D’un point de vue juridique, il y a lieu de se pencher sur une législation existant déjà depuis un certain temps à Bruxelles, mais peu connue du grand public : le partage d’énergie et plus particulièrement les communautés d’énergies. En effet, ces dernières ouvrent la porte du marché de l’électricité à une multitude d’acteurs, dont les particuliers.
- Le concept :
Bruxelles environnement défini le partage d’énergie comme un système dans lequel « les personnes qui produisent de l’énergie (via des panneaux solaires, une éolienne…) vont pouvoir revendre la part de production qu’ils ne consomment pas à d’autres citoyens, leur permettant ainsi d’accéder à de l’électricité verte, sans passer par un fournisseur d’énergie, et à un prix convenu à l’avance entre eux ». Les communautés d’énergie « quant à elles, ne sont pas limitées au simple partage, et ouvrent la possibilité de mettre en place d’autres activités énergétiques telles que le stockage d’énergie, la recharge de véhicules électriques et bien d’autres » [1].

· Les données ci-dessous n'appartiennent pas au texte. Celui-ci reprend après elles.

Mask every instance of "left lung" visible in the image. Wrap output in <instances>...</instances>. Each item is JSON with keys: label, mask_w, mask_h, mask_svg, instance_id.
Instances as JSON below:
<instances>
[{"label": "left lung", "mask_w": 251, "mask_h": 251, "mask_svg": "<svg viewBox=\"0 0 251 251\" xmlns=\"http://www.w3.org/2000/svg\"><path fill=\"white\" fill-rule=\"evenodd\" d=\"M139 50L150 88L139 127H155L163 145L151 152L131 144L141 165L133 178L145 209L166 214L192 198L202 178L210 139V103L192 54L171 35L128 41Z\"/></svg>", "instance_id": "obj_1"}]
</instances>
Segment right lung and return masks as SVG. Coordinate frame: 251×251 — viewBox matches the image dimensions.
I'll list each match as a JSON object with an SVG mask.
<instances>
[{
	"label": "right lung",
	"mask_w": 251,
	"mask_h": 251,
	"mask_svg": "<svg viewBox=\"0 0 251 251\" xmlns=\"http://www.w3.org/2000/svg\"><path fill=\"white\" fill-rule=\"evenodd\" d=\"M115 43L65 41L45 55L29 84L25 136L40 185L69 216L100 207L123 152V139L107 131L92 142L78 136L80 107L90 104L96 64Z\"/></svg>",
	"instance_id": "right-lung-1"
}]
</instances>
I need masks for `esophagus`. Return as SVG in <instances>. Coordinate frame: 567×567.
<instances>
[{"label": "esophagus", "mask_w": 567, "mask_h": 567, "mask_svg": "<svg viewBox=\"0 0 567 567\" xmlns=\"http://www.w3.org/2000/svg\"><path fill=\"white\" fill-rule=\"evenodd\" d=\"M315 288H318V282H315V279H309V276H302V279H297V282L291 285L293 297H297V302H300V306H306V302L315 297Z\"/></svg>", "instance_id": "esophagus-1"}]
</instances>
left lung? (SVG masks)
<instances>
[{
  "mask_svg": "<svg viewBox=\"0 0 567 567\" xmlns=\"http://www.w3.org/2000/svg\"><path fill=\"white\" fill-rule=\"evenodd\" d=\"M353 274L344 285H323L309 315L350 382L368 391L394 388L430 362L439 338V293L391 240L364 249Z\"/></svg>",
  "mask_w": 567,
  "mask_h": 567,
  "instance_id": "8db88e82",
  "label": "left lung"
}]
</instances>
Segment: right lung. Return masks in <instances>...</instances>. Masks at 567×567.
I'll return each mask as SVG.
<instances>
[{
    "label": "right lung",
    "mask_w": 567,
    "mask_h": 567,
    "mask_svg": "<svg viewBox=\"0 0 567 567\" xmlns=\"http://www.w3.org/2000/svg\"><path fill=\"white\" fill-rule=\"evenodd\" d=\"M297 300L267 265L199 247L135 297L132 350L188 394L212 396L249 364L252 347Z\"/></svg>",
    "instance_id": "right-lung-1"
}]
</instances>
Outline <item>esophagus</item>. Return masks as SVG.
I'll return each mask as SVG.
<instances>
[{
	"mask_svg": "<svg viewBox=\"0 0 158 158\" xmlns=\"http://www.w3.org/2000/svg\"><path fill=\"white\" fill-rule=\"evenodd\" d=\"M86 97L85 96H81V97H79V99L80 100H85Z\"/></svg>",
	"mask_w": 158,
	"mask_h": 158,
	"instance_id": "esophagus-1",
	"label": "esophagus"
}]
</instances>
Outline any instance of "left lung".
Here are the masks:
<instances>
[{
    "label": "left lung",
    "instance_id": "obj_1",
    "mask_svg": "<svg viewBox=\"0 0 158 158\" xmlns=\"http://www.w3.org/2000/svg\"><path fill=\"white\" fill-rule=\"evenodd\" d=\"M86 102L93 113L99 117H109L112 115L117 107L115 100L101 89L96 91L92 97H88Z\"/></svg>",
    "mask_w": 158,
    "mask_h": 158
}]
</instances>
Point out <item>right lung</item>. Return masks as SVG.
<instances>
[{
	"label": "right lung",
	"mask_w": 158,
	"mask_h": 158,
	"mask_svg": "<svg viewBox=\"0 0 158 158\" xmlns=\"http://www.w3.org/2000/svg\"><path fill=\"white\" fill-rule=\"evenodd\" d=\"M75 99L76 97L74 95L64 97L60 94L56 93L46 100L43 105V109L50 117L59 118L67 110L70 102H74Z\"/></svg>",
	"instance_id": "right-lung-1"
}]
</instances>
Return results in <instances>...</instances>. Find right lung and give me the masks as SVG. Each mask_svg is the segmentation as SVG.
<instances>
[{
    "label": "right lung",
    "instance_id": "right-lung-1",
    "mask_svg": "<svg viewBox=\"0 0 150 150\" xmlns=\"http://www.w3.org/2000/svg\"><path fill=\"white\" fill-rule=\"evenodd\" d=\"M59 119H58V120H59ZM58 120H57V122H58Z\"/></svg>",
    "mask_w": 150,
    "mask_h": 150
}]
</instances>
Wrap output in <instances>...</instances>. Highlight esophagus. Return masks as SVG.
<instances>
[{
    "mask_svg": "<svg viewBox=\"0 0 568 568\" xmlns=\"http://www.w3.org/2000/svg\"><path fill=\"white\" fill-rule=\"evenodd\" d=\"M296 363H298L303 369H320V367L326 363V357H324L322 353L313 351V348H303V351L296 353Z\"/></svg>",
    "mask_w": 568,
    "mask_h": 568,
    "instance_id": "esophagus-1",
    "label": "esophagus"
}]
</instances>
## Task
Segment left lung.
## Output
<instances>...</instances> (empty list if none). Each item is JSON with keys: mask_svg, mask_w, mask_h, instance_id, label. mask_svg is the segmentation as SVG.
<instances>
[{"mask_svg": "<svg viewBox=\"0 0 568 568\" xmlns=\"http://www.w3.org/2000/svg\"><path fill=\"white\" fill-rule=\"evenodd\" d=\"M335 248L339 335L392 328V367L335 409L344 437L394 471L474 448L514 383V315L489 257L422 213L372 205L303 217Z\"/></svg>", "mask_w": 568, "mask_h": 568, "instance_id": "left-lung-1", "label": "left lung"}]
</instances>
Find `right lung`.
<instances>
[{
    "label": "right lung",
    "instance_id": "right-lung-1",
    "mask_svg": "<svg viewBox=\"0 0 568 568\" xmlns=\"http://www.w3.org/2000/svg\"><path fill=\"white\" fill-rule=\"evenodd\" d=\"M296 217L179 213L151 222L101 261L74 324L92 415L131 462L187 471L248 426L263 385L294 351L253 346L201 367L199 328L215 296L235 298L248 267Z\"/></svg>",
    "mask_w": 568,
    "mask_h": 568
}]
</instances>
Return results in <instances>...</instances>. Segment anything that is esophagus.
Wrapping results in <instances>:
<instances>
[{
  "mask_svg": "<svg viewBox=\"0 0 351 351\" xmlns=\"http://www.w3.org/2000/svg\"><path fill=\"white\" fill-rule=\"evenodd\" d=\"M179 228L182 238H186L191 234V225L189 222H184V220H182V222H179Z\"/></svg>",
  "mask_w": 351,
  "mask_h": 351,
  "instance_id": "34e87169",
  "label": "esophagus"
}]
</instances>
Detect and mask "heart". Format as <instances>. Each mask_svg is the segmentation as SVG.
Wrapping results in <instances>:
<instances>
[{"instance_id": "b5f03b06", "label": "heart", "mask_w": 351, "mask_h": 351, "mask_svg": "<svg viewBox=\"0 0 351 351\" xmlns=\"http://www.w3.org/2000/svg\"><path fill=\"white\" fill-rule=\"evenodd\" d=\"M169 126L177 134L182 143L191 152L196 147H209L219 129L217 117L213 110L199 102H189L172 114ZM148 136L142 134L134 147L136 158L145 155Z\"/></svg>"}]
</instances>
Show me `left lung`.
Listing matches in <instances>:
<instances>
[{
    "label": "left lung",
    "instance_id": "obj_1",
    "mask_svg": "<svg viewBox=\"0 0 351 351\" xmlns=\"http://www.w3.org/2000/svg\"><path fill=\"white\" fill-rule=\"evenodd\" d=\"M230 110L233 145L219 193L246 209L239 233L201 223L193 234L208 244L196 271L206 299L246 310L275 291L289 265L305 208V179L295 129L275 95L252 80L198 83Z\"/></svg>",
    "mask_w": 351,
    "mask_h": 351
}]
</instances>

Comme leur nom l’indique, les communautés d’énergie ont donc vocation à permettre de créer des groupements d’énergie locaux, dont la source, fondamentalement locale, aura tendance à être issue d’un mode de production vert.
- Les bases légales :
Le texte de base est L’ordonnance du 19 juillet 2001 relative à l’organisation du marché de l’électricité en Région de Bruxelles-Capitale.
Les communauté d’énergie y sont introduites par l’ordonnance du 20 avril 2022 modifiant l’ordonnance du 19 juillet 2001 relative à l’organisation du marché de l’électricité en Région de Bruxelles-Capitale, l’ordonnance du 1er avril 2004 relative à l’organisation du marché du gaz en Région de Bruxelles-Capitale, concernant des redevances de voiries en matière de gaz et d’électricité et portant modification de l’ordonnance du 19 juillet 2001 relative à l’organisation du marché de l’électricité en Région de Bruxelles-Capitale et l’ordonnance du 12 décembre 1991 créant des fonds budgétaires en vue de la transposition de la directive 2018/2001 et de la directive 2019/944. Elle transpose notamment les directives européennes pertinentes en la matière.
Les définitions du texte. Cette dernière défini la communauté d’énergie comme « une communauté d’énergie citoyenne, une communauté d’énergie renouvelable ou une communauté d’énergie locale » [2]. Ces trois concepts sont quant à eux décrits de la manière suivante :
- « Communauté d’énergie citoyenne : personne morale qui exerce une ou plusieurs des activités visées à l’article 28ter et dont l’objectif principal est de procurer des bénéfices environnementaux, sociaux ou économiques tant à ses membres qu’au niveau du territoire où elle exerce ses activités, plutôt que de générer des profits financiers » [3]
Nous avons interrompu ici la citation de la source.